The Rhine-Neckar Metropolitan Region (Metropolregion Rhein-Neckar, /de/), often referred to as the Rhein-Neckar Triangle, is a polycentric metropolitan region located in south western Germany, between the Frankfurt/Rhine-Main region to the north and the Stuttgart Region to the south-east.

Rhine-Neckar has a population of some 2.4 million, with major cities including Mannheim, Ludwigshafen and Heidelberg. Other cities include the former free imperial cities of Speyer and Worms. The metro area also encompasses parts of the Baden and Palatinate wine regions, the second largest vine region of the country (Deutsche Weinstraße), and territory from the three federal states of Baden-Württemberg, Rhineland-Palatinate and Hesse. It has a strong local identity as a successor to the historical Electorate of the Palatinate state.

The region is named after the rivers Rhine and Neckar, which join at Mannheim. Since 2005, the region has been officially recognized as a European Metropolitan Area.

== Economy ==
The Rhine-Neckar region is one of Germany’s driving economic forces, with global players such as BASF, SAP, Heidelberger Druckmaschinen and Fuchs Petrolub. It is also home to various SMEs. It is known as the largest technology cluster in Europe, also known as IT-Cluster Rhine-Main-Neckar.

In 2010, the regional gross value added was around EUR 67.5 billion. Just under 58% of the goods produced in the region are exported. The main sectors are the automotive industry, mechanical engineering and plant construction, chemicals, information technology, biotechnology and life sciences, energy and the environment, and the creative and cultural industries. Rhine-Neckar has a leading position both nationally and internationally in many of these fields.

The region had a GDP of EUR 92.6 billion in 2015. The GDP per inhabitant is EUR 39,139, and the Rhine-Neckar region is among the areas with the lowest unemployment in Germany. According to the local chamber of commerce and industry, 134,000 companies are registered in the region. The Rhine-Neckar region also has high-volume purchasing power, making it an attractive location for retailers and investors. Per capita income in 2008 was EUR 19,300, exceeding the national average by EUR 300.

== Transportation ==
The metropolitan region is a strong economic driver and a centre of the European transportation network. The central location and infrastructure of the region makes it accessible nationally and internationally. Individual and delivery traffic can connect to the national highway network, with highways A5/A67 and A61/A65 from north to south and the A6 from east to west, as well as the respective federal highways.

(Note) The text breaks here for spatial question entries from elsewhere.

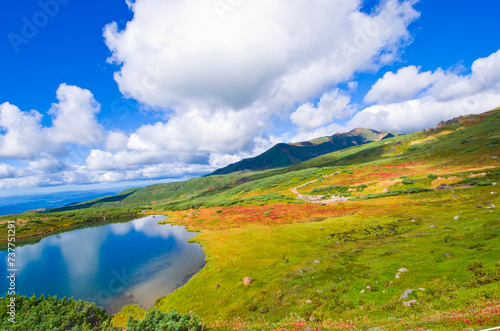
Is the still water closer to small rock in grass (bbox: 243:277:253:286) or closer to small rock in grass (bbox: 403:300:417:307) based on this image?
small rock in grass (bbox: 243:277:253:286)

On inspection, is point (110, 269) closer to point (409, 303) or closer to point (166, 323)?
point (166, 323)

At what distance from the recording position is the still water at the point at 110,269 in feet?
105

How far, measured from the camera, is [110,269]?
139ft

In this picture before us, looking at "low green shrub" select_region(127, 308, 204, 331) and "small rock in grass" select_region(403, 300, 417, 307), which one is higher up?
"low green shrub" select_region(127, 308, 204, 331)

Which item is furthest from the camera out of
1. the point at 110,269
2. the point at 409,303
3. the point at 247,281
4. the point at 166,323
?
the point at 110,269

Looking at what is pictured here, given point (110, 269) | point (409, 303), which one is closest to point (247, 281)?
point (409, 303)

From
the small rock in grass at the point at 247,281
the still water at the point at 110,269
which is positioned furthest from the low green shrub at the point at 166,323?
the still water at the point at 110,269

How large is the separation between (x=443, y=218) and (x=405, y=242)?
576 inches


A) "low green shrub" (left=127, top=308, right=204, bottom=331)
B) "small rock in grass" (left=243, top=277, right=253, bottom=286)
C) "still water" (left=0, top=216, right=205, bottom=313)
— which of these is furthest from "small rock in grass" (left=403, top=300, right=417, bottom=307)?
"still water" (left=0, top=216, right=205, bottom=313)

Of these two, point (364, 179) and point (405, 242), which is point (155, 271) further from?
point (364, 179)

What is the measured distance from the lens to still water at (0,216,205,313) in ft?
105

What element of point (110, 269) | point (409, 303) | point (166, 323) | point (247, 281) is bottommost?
point (247, 281)

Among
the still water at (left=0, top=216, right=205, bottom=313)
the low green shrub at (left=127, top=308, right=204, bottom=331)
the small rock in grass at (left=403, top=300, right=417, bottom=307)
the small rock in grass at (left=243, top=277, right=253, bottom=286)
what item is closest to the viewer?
the low green shrub at (left=127, top=308, right=204, bottom=331)

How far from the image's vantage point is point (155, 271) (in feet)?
130
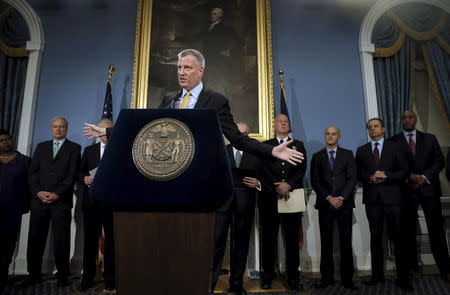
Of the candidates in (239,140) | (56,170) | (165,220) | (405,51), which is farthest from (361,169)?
(56,170)

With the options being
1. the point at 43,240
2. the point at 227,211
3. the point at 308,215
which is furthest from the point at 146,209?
the point at 308,215

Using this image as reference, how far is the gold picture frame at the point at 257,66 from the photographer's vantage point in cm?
461

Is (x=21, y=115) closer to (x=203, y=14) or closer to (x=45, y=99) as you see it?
→ (x=45, y=99)

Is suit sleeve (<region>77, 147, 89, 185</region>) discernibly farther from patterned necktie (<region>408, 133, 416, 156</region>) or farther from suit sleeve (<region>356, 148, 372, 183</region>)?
patterned necktie (<region>408, 133, 416, 156</region>)

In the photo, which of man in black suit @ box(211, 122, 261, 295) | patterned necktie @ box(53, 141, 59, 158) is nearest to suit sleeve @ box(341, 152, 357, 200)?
man in black suit @ box(211, 122, 261, 295)

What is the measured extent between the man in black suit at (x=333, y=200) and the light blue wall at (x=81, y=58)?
287 cm

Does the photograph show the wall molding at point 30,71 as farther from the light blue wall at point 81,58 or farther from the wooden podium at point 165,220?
the wooden podium at point 165,220

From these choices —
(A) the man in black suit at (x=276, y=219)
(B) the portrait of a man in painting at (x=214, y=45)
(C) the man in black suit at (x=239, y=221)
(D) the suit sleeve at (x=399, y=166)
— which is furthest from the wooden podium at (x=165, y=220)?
(B) the portrait of a man in painting at (x=214, y=45)

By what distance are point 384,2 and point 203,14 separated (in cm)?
276

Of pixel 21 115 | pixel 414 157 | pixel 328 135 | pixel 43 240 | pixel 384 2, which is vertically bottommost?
pixel 43 240

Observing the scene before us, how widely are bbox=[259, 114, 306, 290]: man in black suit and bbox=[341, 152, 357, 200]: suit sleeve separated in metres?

Connection to Frankfurt International Airport takes 31 minutes by ICE train from Mannheim Hbf. In addition, domestic business air travel is served by Mannheim City Airport with an own local airline (Rhein-Neckar Air) and a second regional airport in Speyer.

Travelling by rail also provides direct access to national major cities as well as European capitals. With around 240 long-distance departures daily from the central station, Mannheim is the second largest ICE terminal in Germany and connects the region to the European long-distance rail network. The Rhine-Neckar public transport system (VRN), with the Rhine-Neckar S-Bahn as its backbone, provides infrastructure and connects to neighbouring regions.

The Mannheim/Ludwigshafen harbour complex has the second-largest railway yard in Germany and one of the largest inland ports in Europe, and is a central hub for the European handling of goods. The Mannheim railway yard dispatches up to 5,300 freight cars daily.

== Education ==
The region has a long history when it comes to the pursuit of scientific discovery. In 1386, the University of Heidelberg was founded as Germany’s first university and remains one of the most prestigious universities in Germany. Around 94,000 students are enrolled at the region’s institutes of higher education, roughly one in ten of whom are international students.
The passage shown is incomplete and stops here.